* Task instructions *
Reproduce the material below word for word, starting at the line containing "Observing this image, using" and ending at the line containing "B) pyautogui.locateOnScreen(0, 571, 155, 701): road", with both of those lines included.

* Given records *

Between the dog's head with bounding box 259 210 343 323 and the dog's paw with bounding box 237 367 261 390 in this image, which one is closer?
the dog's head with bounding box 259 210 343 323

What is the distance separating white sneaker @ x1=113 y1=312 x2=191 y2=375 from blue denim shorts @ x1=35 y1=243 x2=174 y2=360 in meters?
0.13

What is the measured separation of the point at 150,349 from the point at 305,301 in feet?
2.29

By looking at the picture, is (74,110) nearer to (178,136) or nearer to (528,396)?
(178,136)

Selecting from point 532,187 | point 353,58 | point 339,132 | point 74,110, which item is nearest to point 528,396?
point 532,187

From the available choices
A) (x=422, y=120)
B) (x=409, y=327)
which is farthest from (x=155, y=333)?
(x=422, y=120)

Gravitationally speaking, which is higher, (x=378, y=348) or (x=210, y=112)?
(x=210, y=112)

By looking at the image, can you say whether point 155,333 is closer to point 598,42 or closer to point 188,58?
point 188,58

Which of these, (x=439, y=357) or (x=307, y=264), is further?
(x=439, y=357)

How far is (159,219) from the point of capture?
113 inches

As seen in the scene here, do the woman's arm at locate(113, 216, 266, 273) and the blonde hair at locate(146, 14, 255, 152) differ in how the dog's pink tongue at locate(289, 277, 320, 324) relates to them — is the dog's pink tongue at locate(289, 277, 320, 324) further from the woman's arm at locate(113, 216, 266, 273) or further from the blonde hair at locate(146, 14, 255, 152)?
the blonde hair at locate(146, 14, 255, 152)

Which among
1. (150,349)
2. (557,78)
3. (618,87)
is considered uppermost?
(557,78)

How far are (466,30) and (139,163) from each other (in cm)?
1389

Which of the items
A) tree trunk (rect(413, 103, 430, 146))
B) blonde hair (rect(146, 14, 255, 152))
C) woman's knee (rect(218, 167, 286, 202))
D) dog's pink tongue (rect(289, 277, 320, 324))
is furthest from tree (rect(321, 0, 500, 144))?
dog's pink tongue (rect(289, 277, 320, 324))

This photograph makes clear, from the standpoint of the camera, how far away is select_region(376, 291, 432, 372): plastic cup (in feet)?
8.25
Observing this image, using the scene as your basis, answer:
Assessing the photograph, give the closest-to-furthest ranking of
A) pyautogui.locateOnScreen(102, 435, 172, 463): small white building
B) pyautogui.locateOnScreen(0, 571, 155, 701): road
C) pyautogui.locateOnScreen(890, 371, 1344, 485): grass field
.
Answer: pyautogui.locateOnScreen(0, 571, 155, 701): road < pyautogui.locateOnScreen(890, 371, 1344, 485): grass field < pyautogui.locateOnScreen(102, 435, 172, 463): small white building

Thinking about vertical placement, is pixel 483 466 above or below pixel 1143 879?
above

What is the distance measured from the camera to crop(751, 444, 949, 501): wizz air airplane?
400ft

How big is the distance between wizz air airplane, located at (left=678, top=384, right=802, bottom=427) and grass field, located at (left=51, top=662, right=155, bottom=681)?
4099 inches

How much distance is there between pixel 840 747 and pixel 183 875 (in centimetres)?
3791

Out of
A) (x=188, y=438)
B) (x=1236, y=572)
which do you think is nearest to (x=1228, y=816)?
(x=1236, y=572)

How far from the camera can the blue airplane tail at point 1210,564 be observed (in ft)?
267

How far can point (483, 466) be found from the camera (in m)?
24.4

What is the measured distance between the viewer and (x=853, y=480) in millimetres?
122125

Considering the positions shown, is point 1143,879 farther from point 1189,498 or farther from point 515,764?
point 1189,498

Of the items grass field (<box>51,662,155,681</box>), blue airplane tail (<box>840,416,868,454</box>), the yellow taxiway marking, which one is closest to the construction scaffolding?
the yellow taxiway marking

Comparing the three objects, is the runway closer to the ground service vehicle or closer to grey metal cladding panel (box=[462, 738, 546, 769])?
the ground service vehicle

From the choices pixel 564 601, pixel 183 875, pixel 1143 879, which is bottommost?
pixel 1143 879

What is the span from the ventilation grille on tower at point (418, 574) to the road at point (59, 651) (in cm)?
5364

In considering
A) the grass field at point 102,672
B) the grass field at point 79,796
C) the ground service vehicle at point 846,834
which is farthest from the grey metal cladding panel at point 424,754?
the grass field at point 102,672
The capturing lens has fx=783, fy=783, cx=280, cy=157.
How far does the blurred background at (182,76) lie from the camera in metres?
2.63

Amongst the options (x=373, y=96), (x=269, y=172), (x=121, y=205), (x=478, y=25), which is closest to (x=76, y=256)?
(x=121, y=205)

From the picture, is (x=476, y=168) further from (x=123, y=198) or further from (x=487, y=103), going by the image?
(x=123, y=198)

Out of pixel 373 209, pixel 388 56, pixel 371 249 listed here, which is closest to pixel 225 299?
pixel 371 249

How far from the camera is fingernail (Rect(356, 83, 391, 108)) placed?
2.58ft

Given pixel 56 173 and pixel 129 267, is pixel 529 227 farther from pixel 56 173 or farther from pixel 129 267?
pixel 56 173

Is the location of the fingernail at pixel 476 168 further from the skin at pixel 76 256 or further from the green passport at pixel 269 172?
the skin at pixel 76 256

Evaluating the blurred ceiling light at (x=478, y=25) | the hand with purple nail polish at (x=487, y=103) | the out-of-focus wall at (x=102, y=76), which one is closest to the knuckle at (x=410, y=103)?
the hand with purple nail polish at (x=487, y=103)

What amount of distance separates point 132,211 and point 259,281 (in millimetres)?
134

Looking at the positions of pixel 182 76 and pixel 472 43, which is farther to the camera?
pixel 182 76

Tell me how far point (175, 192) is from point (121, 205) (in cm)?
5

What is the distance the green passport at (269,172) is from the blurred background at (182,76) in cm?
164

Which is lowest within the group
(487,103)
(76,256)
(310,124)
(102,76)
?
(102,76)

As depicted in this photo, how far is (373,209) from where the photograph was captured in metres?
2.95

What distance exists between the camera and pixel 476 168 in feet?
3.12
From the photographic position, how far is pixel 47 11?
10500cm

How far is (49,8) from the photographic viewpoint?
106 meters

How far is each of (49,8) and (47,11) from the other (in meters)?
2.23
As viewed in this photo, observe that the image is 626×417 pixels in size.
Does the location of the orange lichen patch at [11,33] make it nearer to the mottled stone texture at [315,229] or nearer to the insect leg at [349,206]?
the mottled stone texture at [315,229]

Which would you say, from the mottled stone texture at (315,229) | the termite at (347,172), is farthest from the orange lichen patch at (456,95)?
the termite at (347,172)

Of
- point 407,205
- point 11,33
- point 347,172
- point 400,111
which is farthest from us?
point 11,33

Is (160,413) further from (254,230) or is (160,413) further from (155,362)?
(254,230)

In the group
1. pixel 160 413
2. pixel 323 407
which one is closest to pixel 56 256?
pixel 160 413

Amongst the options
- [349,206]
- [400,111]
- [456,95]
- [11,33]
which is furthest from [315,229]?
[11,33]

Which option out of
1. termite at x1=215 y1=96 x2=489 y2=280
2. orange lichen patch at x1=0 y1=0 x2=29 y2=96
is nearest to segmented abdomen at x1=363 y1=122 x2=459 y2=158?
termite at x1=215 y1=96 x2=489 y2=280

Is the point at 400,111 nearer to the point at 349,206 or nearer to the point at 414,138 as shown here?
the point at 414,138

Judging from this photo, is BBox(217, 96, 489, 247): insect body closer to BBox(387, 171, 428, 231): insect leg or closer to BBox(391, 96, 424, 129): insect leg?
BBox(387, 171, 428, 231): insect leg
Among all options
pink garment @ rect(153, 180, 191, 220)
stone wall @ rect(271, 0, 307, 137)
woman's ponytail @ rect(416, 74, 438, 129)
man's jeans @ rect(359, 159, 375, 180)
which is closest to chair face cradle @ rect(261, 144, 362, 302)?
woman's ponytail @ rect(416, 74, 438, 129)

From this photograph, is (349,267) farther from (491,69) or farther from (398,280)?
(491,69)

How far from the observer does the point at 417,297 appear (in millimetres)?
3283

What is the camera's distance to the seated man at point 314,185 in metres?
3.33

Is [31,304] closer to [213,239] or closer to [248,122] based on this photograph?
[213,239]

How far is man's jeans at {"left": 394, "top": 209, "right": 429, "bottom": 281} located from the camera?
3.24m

* Exercise answer *
Observing this image, using the scene as your basis, answer:
Assessing the photograph, give the closest-to-furthest ranking of
A) pyautogui.locateOnScreen(102, 435, 172, 463): small white building
B) pyautogui.locateOnScreen(0, 571, 155, 701): road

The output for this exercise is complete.